Always be grateful

Always be grateful
Just enjoy the path...

Dear YOU

Hello pals!

You come from everywhere...
Here are some stories of mine...
Puzzles that i keep searching through my life

Hope my writing will inspire you...
Make you figure out, when you're sad, there's someone worse than yours.
Make you realize that happiness is something you should share to others.

So, enjoy the pieces of mine ^^

Saturday, October 17, 2009

My Life Adventure

Rumah berpagar putih itu berdiri dengan gagahnya di hadapanku. Kupandangi rumah itu tak banyak berubah. Hanya tampak sepi. Rumah megah ini dulunya milikku. Tempat yang paling nyaman bagiku untuk berlindung dan juga merupakan kediaman mantan pacarku. Beribu bayangan kenangan melintas di benakku hingga aku kembali mengingat dengan jelas kejadian silam yang membuatku kehilangan istanaku ini.

Dulu ada dua buah keluarga hidup bahagia di rumah ini, keluargaku dan keluarga Steve. Mama Steve adalah adik angkat papaku. Karena kebersamaan kami itulah akhirnya aku dan Steve berpacaran. Tentunya setelah mendapat persetujuan kedua pihak keluarga. Setelah sekitar satu tahun hubungan kami berjalan, perusahaan papa terlibat hutang pada bank padahal papa tidak pernah berhutang pada siapapun. Memang sudah tiga bulan ini papa mempercayakan perusahaan kepada papa Steve karena beliau menghadiri pesta rekan bisnisnya di Perancis. Mama juga beserta untuk berlibur di sana. Setelah menghadiri pesta, kedua orangtuaku akan berkeliling dunia. Tak sampai sebulan sejak kepulangan papa, sudah terjadi hal yang sangat mengejutkan bagi kita semua. Belakangan diketahui ada koruptor di perusahaan. Perusahaan yang sudah berdiri selama duapuluh tahun itu hanya dikelola oleh orang-orang kepercayaan papa berarti ada musuh dalam selimut.

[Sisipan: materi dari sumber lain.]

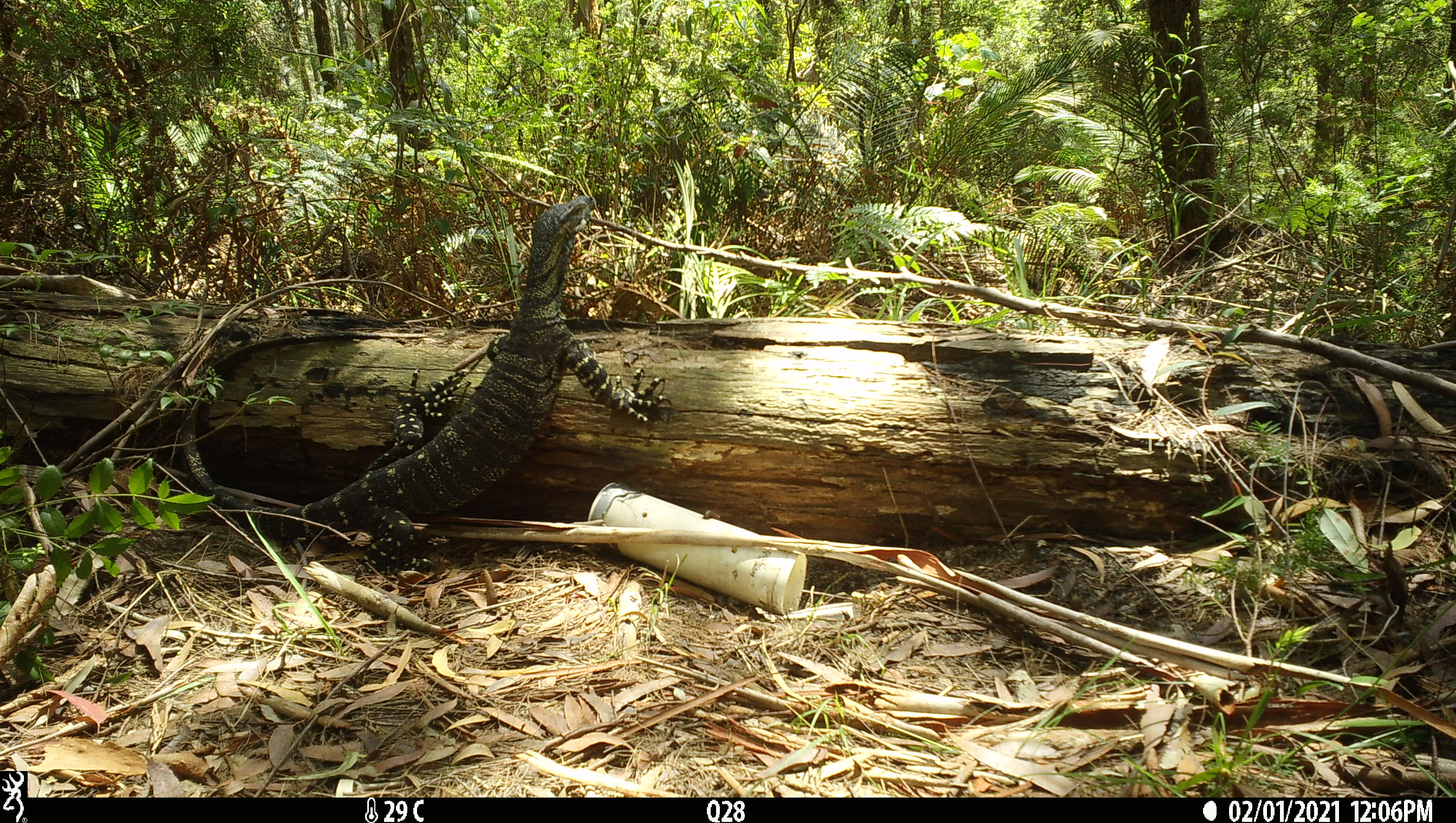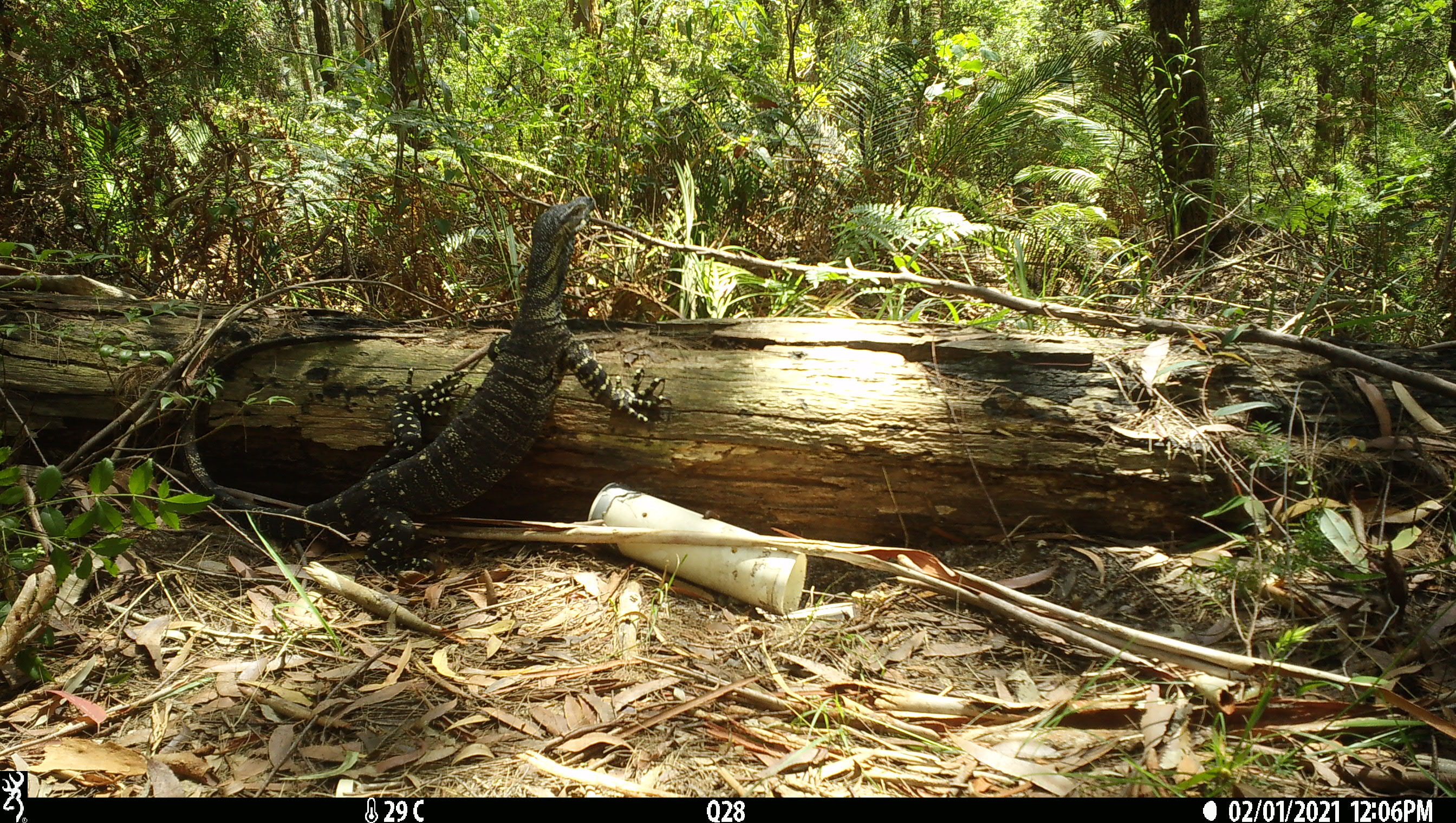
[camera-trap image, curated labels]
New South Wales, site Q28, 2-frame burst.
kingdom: Animalia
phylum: Chordata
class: Reptilia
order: Squamata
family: Varanidae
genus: Varanus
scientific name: Varanus varius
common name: lace monitor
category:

Atas persetujuan papa, masalah ini diusut oleh seorang teman baik papa tanpa diketahui siapapun, kecuali aku dan mama. Papa menjadi semakin shock ternyata koruptor itu adik iparnya sendiri. Akibat hutang yang tidak sebanding dengan kondisi keuangan perusahaan, perusahan pun memasuki zona kritis dan diperkirakan takkan bertahan lama alias bangkrut. Sakit jantung yang sudah diderita papa sejak tiga tahun lalu semakin parah dan papa meninggal sebulan setelah perusahaan dikatakan gulung tikar.

Sejak ketiadaan papa, mama menjadi tidak punya semangat untuk menjalani kehidupannya. Kalau kalian bertanya tentang hubunganku dengan Steve, apa yang akan kulakukan terhadap orang yang telah menghancurkan perusahaan dan keluargaku? Yang jelas hubungan kami semakin dingin meski tak sampai mengucapkan kata pisah ataupun putus. Aku juga enggan bertegur sapa dengan Om maupun Tanteku. Hatiku terlalu sakit.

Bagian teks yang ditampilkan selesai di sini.